Robert Duncan McNeill is more known for his director status in the world of Hollywood, as well as his producer credits in recent years. He’s directed television episodes of “True Lies”, “So Help Me Todd”, “The Resident”, “The Gifted” and “Resident Alien”. He’s also directed the reboot of “Turner and Hooch”. Not only that but he’s served as an executive producer on “Chuck”, “Girlfriends’ Guide to Divorce”, and the aforementioned” Resident Alien”.
But before he did all that, he was a star on Star Trek: Voyager, bringing his character of Tom Paris to life each and every week for seven seasons. Then he’d go on and return to the role once again with Star Trek: Lower Decks, then would create the Delta Flyers podcast alongside his good friend Garrett Wang, who played Harry Kim on Voyager.

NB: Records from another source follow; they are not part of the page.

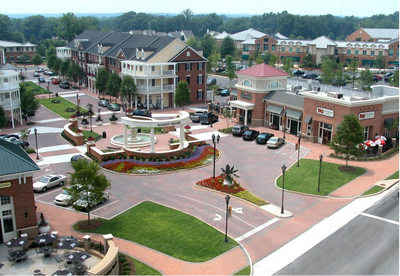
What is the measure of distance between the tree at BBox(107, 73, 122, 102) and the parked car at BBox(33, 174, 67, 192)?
40.1m

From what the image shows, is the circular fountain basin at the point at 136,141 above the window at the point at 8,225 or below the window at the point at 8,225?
below

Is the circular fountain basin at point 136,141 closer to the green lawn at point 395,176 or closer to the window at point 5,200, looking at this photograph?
the window at point 5,200

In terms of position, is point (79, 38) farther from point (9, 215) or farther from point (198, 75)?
point (9, 215)

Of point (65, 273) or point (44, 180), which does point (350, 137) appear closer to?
point (44, 180)

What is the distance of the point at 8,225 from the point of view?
89.7 ft

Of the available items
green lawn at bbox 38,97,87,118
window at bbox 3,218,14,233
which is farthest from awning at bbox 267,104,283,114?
window at bbox 3,218,14,233

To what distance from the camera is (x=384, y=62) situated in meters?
120

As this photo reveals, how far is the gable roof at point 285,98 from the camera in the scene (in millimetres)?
54688

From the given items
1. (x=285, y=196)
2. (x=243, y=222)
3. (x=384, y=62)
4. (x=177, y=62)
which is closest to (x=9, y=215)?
(x=243, y=222)

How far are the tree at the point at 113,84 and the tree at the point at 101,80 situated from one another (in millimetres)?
4334

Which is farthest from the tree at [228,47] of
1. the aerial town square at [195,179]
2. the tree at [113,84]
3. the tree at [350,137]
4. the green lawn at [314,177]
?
the tree at [350,137]

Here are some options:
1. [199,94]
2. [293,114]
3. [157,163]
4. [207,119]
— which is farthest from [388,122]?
[199,94]

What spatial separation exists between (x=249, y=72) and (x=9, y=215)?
42.2m

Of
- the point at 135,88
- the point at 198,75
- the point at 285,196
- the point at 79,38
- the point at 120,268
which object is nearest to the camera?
the point at 120,268
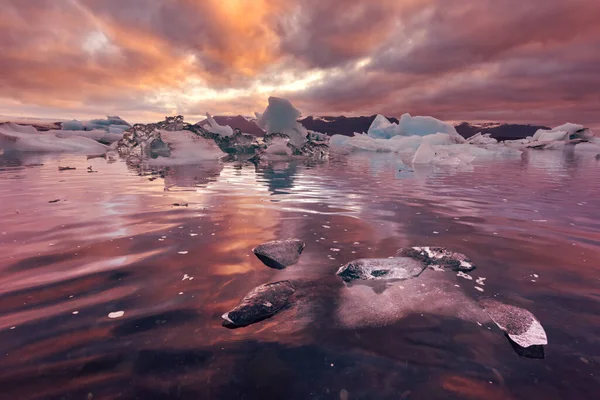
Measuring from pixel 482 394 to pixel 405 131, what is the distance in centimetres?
4111

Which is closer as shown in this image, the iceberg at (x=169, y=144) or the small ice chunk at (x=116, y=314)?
the small ice chunk at (x=116, y=314)

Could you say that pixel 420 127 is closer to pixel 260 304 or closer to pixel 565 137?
pixel 565 137

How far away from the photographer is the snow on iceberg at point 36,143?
22.0 meters

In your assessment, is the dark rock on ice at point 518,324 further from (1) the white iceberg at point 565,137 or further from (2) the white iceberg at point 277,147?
(1) the white iceberg at point 565,137

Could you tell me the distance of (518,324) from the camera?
198 centimetres

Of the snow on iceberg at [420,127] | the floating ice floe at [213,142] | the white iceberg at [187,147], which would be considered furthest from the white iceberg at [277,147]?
the snow on iceberg at [420,127]

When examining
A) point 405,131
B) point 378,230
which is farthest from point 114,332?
point 405,131

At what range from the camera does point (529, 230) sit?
13.9 ft

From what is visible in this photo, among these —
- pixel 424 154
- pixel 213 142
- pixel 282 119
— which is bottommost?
pixel 424 154

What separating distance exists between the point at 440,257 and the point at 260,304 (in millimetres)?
1907

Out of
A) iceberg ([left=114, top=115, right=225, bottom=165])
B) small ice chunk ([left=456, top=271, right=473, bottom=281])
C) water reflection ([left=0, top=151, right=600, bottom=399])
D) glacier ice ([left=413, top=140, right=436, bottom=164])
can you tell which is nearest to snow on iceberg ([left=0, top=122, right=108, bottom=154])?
iceberg ([left=114, top=115, right=225, bottom=165])

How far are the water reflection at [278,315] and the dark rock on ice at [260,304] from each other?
0.07 m

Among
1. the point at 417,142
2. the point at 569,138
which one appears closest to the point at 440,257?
the point at 417,142

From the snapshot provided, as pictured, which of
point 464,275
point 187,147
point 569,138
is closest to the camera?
point 464,275
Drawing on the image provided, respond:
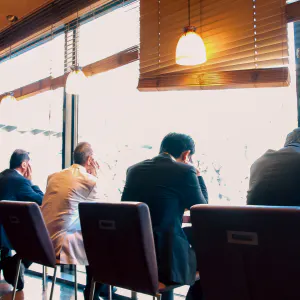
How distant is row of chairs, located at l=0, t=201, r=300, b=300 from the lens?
1.45 meters

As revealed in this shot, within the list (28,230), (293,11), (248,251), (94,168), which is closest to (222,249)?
(248,251)

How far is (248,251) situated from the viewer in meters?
1.53

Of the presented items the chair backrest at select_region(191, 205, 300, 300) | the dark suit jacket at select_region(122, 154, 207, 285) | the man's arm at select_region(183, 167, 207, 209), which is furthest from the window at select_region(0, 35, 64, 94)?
the chair backrest at select_region(191, 205, 300, 300)

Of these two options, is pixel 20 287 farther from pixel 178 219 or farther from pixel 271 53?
pixel 271 53

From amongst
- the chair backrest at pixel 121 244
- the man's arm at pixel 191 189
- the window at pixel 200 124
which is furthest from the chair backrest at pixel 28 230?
the window at pixel 200 124

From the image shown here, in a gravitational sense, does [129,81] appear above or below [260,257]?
above

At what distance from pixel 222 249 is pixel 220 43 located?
196cm

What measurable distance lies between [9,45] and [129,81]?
7.73 ft

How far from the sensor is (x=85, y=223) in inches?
88.4

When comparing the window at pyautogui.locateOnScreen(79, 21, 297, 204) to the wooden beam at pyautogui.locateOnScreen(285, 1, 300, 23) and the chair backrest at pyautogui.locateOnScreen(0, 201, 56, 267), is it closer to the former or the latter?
the wooden beam at pyautogui.locateOnScreen(285, 1, 300, 23)

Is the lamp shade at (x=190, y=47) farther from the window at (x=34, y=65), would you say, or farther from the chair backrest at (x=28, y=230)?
the window at (x=34, y=65)

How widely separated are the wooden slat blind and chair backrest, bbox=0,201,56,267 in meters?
1.43

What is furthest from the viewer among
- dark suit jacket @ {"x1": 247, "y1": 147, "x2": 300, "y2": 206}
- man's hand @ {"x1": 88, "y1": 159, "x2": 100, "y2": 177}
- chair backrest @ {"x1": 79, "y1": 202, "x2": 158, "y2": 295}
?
man's hand @ {"x1": 88, "y1": 159, "x2": 100, "y2": 177}

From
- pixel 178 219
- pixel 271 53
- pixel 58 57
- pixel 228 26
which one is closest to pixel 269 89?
pixel 271 53
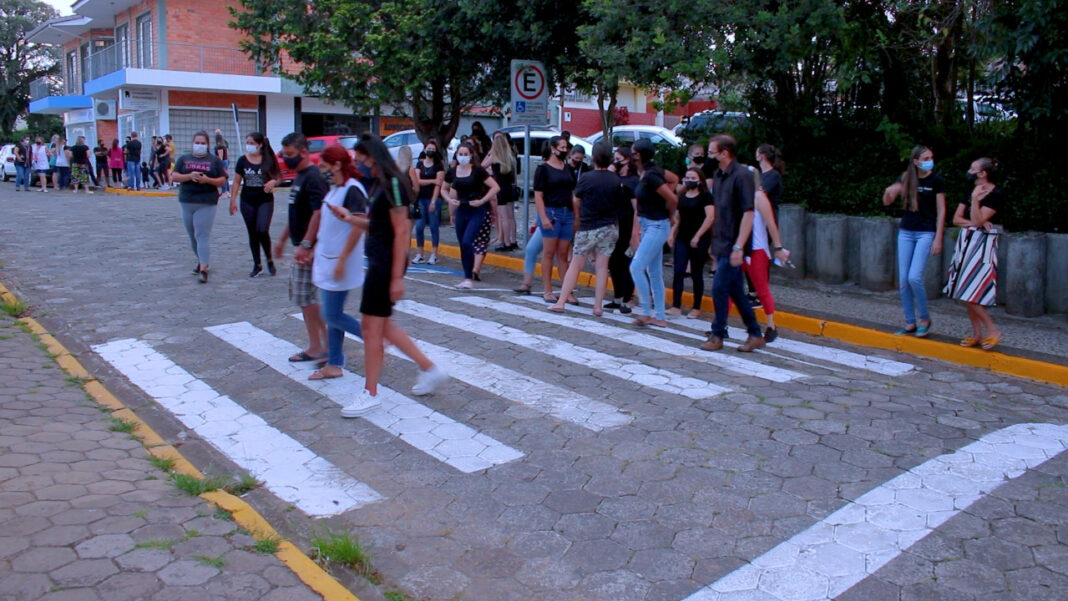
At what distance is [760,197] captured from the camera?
839 centimetres

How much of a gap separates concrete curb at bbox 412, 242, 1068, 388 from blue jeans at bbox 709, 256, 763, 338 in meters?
1.36

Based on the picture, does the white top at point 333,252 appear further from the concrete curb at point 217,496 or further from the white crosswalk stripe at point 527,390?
the concrete curb at point 217,496

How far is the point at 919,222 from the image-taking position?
8320mm

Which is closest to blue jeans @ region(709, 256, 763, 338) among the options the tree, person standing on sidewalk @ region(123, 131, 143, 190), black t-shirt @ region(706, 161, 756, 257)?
black t-shirt @ region(706, 161, 756, 257)

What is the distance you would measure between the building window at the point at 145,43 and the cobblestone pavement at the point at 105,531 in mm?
31601

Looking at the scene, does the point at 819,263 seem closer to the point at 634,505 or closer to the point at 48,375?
the point at 634,505

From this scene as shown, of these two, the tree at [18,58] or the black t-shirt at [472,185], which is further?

Yet, before even his time on Voyager, McNeill played a character on Star Trek: The Next Generation, a character who would become the progenitor for Paris; and that character was Cadet First Class Nicholas Locarno.
Locarno was just like Paris, a troubled young man who had the weight of the world on his shoulders, and under the pressure, snaps. Unlike Paris, however, Locarno would never find his redemption, and would later go on to become an out-and-out villain.
But if Locarno and Paris were so alike, why didn’t McNeill just reprise the role for Voyager?
Robert Duncan McNeill played a new character on Star Trek: Voyager, but why?
In a 1996 interview with Cinefantasatique, the producers of Star Trek: Voyager believed that Locarno’s prior actions on The Next Generation were irredeemable. Locarno covered up the death of a fellow Starfleet Academy member and was expelled for it. In Voyager, Paris aided in the Maquis terrorist faction prior to the events of Voyager.
So not exactly better, but there is another rumor circling that the Voyager producers couldn’t get the right to use Locarno without paying money to the writers who created him, and so they made a one-to-one copy of him, just with a different backstory for why he was no longer in Starfleet.